Wir investieren in neue Angebote

Die Digitalisierung hat zu einer Vielzahl von neuen Sprechern und Formaten geführt. Youtuber wie Rezo haben Millionen Follower, die für eine klassische Tageszeitung schwer erreichbar sind. Für die jüngeren Generationen relevante Nachrichten-Angebote zu schaffen, ist eine große Herausforderung.

Der „Kölner Stadt-Anzeiger“ arbeitet daran, sein Angebot zu diversifizieren, um die Informationsbedürfnisse möglichst vieler Menschen in Köln und der Region abzudecken. Wir bieten Podcasts zum Hören an, ordnen die Kommunalwahlen in Video-Livestreams ein, versorgen mit unseren Newslettern immer gezielter Gruppen, die sich etwa besonders für Gastronomie oder Immobilien interessieren. Die wichtigsten Nachrichten des Tages in Köln bereiten wir als Instagram-Format und Podcast ebenso auf wie als gedruckte Zeitung.

Das Ergebnis: Noch nie haben wir mehr Menschen in der Region erreicht als heute! Mehr Diversität muss aber auch bedeuten: mehr Vielfalt in der Redaktionen, mehr Mitarbeitende mit verschiedenen kulturellen und sozialen Backgrounds. Auch in Führungspositionen. Darin müssen wir besser werden.

Auch unter Druck sind wir relevant

Wir müssen unsere Relevanz täglich aufs Neue beweisen – und das unter steigendem Veränderungsdruck. Es stimmt, Informationen sind in Zeiten der Digitalisierung fast überall frei verfügbar geworden.

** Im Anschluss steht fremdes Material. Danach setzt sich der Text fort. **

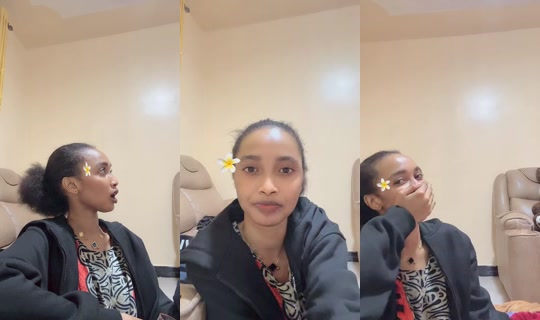 deraso_1 Recorded on Mar 1, 2026, 7:25 PM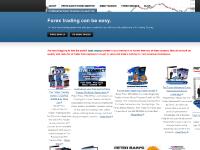 Complete Forex Trading Collection, forex trading, Forex trading software, Fx Trading Factory Complete Forex Trading Collection, forex trading, Forex trading software, Fx Trading Factory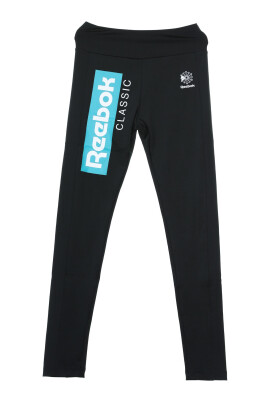 black-womens-leggings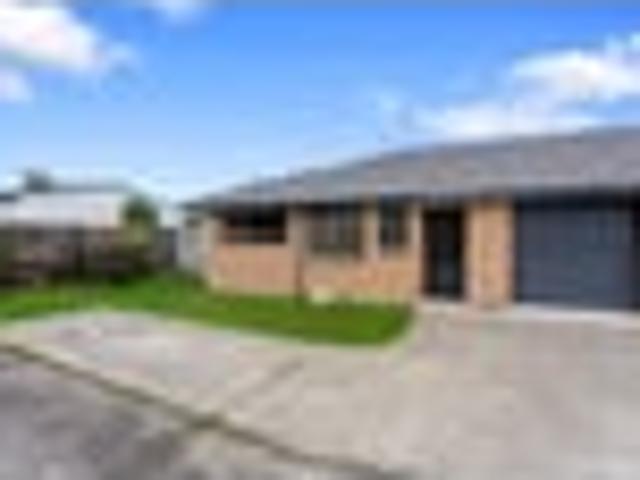 House for sale in Paraparaumu, Kāpiti Coast District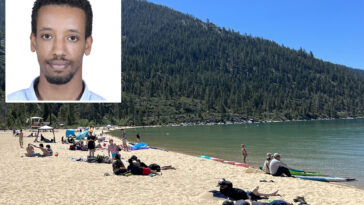 amazon-software-engineer,-32,-dies-in-lake-tahoe-despite-bystanders’-best-efforts-to-rescue-him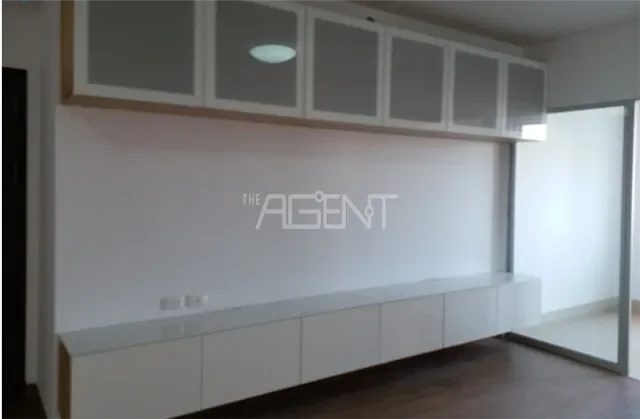 ขายพร้อมผู้เช่าคอนโดมิเนียม ศุภาลัย ปาร์ค เอกมัย-ทองหล่อ  72 sq.m, 2 ห้องนอน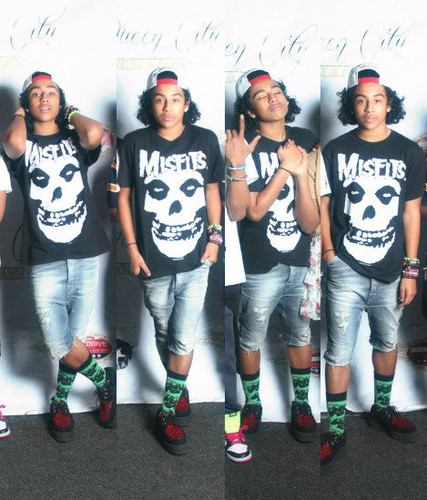  Most Sexiest Pictures of Princeton, pag-ibig You Baby!!!!!! =O :) ;) : { ) ; { ) :* XD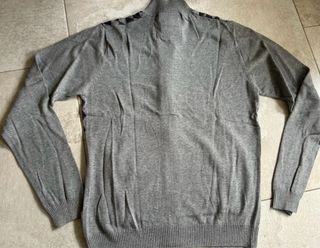 Ropa Juvenil marca Wear First Talla M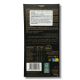 Ciocolata neagra cu 85% cacao, 100 g, Torras 764172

Warum dann für journalistische Produkte Abos abschließen – digital wie print? Weil aus verlässlichen Primärquellen hergestelltes Wissen niemals kostenlos sein kann. Qualität und Recherche brauchen Zeit und unerschrockenes Personal.

Schauen wir allein auf unsere Region: Regelmäßig werden viele kleine und große Skandale vom „Kölner Stadt-Anzeiger“ aufgedeckt. Wo aber nichts mehr aufgedeckt wird, blühen Korruption, die Willkür der Bürokratie oder des Geldes. Ja, wir als Journalisten sind zunehmend gefordert, den immensen gesellschaftlichen Beitrag zu erklären, den wir zu leisten behaupten. Aber das versuchen wir gerne. Jeden Tag.

Carsten Fiedler ist Chefredakteur des „Kölner Stadt-Anzeiger“, Sarah Brasack ist stellvertretende Chefredakteurin.